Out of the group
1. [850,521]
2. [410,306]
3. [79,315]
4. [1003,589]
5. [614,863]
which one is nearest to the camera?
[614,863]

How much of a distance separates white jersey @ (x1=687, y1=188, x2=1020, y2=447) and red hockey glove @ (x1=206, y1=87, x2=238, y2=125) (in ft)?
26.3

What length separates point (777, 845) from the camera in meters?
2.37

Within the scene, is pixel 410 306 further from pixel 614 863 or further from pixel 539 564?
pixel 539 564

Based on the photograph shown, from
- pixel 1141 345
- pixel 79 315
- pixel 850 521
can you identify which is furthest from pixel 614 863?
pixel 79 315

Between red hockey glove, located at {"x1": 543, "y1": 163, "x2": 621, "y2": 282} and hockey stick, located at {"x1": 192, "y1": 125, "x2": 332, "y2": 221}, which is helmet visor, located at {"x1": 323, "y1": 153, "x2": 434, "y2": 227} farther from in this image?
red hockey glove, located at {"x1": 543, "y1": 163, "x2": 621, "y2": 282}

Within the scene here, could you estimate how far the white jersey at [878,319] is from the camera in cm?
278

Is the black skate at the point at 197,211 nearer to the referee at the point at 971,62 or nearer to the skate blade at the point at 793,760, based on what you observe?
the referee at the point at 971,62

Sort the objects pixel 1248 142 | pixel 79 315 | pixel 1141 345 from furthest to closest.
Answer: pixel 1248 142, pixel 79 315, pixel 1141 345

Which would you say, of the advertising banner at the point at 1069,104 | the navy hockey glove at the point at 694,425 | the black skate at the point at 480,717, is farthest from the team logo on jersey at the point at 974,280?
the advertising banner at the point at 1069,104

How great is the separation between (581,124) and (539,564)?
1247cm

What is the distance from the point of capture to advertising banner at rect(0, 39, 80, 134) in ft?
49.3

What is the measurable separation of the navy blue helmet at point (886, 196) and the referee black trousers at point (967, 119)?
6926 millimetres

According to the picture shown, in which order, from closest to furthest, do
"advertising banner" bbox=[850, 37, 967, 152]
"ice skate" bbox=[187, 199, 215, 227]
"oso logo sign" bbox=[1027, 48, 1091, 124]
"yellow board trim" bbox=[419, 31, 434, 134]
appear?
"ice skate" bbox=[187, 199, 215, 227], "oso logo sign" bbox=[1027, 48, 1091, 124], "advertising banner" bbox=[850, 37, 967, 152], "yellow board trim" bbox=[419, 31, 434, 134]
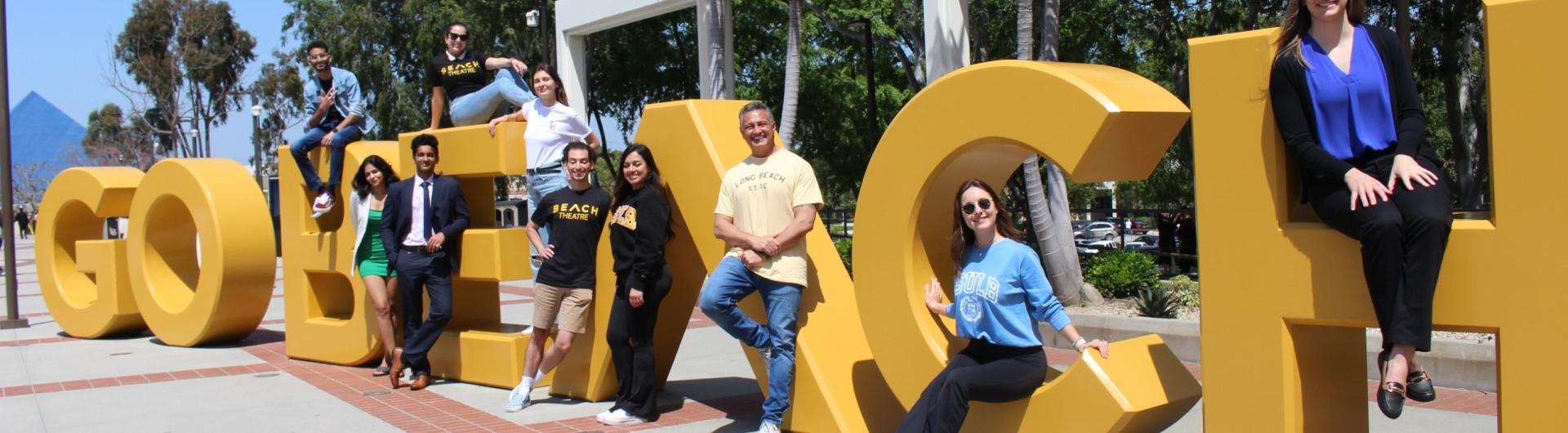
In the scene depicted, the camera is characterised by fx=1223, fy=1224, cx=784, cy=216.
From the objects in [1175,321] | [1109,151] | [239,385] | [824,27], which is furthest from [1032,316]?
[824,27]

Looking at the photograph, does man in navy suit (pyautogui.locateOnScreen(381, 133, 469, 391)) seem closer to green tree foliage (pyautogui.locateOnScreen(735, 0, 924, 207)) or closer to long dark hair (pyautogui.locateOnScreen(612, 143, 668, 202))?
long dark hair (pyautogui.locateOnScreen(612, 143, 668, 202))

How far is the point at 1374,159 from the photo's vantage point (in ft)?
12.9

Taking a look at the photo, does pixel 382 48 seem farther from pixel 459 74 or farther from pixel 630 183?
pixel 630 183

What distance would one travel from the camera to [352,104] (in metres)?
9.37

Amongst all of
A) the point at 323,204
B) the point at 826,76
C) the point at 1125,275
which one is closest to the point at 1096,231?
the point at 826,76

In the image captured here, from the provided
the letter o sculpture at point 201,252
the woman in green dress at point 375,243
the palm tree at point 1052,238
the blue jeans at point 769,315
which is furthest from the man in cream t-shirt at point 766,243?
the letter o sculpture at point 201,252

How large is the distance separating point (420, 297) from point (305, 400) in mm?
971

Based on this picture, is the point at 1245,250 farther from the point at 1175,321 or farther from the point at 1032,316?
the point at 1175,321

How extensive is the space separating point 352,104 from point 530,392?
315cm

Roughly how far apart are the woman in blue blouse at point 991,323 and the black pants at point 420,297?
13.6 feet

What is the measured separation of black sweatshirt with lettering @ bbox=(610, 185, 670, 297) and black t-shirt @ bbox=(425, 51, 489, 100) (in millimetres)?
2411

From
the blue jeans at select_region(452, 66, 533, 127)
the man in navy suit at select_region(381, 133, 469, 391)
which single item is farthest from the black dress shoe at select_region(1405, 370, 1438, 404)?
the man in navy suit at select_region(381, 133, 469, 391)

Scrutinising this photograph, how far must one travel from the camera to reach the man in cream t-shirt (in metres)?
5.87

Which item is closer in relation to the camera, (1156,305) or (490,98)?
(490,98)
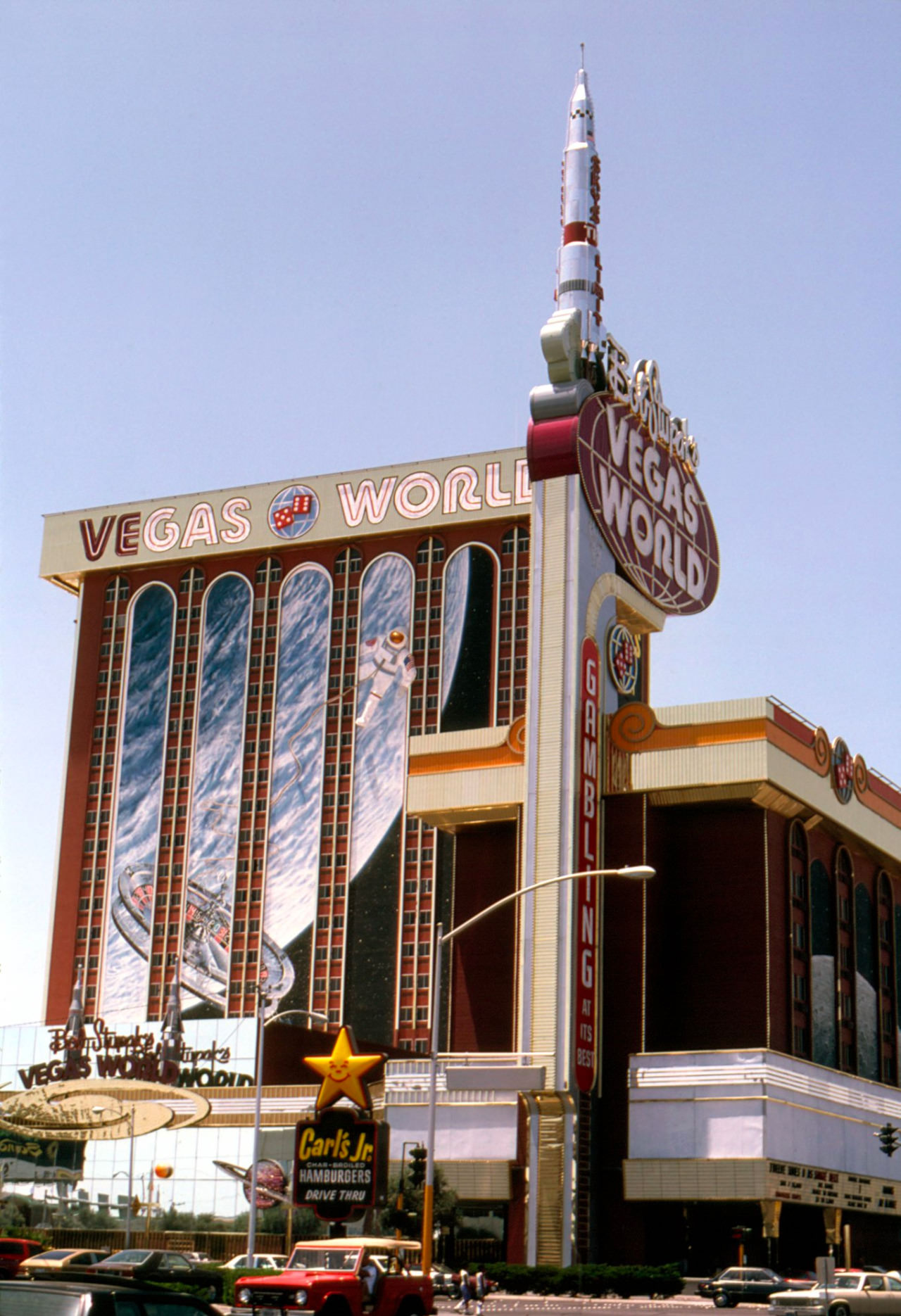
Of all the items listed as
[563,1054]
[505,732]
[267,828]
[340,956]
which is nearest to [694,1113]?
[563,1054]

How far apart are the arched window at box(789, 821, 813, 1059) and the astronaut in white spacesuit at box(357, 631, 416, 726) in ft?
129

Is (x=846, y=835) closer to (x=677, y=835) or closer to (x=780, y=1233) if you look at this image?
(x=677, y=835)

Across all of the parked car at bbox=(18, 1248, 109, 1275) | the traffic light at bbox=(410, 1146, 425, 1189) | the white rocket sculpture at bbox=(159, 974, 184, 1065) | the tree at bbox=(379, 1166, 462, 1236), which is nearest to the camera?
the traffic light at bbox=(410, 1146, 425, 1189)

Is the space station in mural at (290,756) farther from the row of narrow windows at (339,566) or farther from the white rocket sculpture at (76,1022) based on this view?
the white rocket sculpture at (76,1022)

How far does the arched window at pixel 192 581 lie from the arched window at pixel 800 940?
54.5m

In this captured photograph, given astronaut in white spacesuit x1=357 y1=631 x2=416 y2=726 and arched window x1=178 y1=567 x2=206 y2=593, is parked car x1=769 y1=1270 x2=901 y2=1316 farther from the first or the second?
□ □ □ □
--- Aim of the exercise ---
Format the lines of the items as a JSON list of strings, one string per line. Begin at the line that contains "How extensive is" and continue through the last line of the items, leaving out blank lines and the pictures.

--- Final answer ---
[
  "How extensive is the space separating point 352,104 from point 530,392?",
  "315cm",
  "Roughly how far apart are the woman in blue blouse at point 991,323 and the black pants at point 420,297?",
  "13.6 feet",
  "What is the measured separation of black sweatshirt with lettering @ bbox=(610, 185, 670, 297) and black t-shirt @ bbox=(425, 51, 489, 100) (in millimetres)?",
  "2411",
  "From",
  "the blue jeans at select_region(452, 66, 533, 127)",
  "the man in navy suit at select_region(381, 133, 469, 391)",
  "which single item is farthest from the black dress shoe at select_region(1405, 370, 1438, 404)?",
  "the man in navy suit at select_region(381, 133, 469, 391)",
  "Scrutinising this photograph, how far must one travel from the camera to reach the man in cream t-shirt (in metres)?",
  "5.87",
  "Which item is closer in relation to the camera, (1156,305) or (490,98)?",
  "(490,98)",
  "Of all the items listed as",
  "[563,1054]",
  "[505,732]",
  "[267,828]",
  "[340,956]",
  "which is nearest to [694,1113]?",
  "[563,1054]",
  "How far apart are the arched window at box(789, 821, 813, 1059) and the astronaut in white spacesuit at box(357, 631, 416, 726) in ft?",
  "129",
  "Is (x=846, y=835) closer to (x=677, y=835) or closer to (x=780, y=1233) if you look at this image?",
  "(x=677, y=835)",
  "Across all of the parked car at bbox=(18, 1248, 109, 1275) | the traffic light at bbox=(410, 1146, 425, 1189) | the white rocket sculpture at bbox=(159, 974, 184, 1065) | the tree at bbox=(379, 1166, 462, 1236), which is nearest to the camera?",
  "the traffic light at bbox=(410, 1146, 425, 1189)",
  "Is the space station in mural at (290,756) farther from the row of narrow windows at (339,566) or farther from the white rocket sculpture at (76,1022) based on this view?",
  "the white rocket sculpture at (76,1022)",
  "How far does the arched window at pixel 192 581 lie from the arched window at pixel 800 940?",
  "54.5m",
  "In this captured photograph, given astronaut in white spacesuit x1=357 y1=631 x2=416 y2=726 and arched window x1=178 y1=567 x2=206 y2=593, is parked car x1=769 y1=1270 x2=901 y2=1316 farther from the first or the second?"
]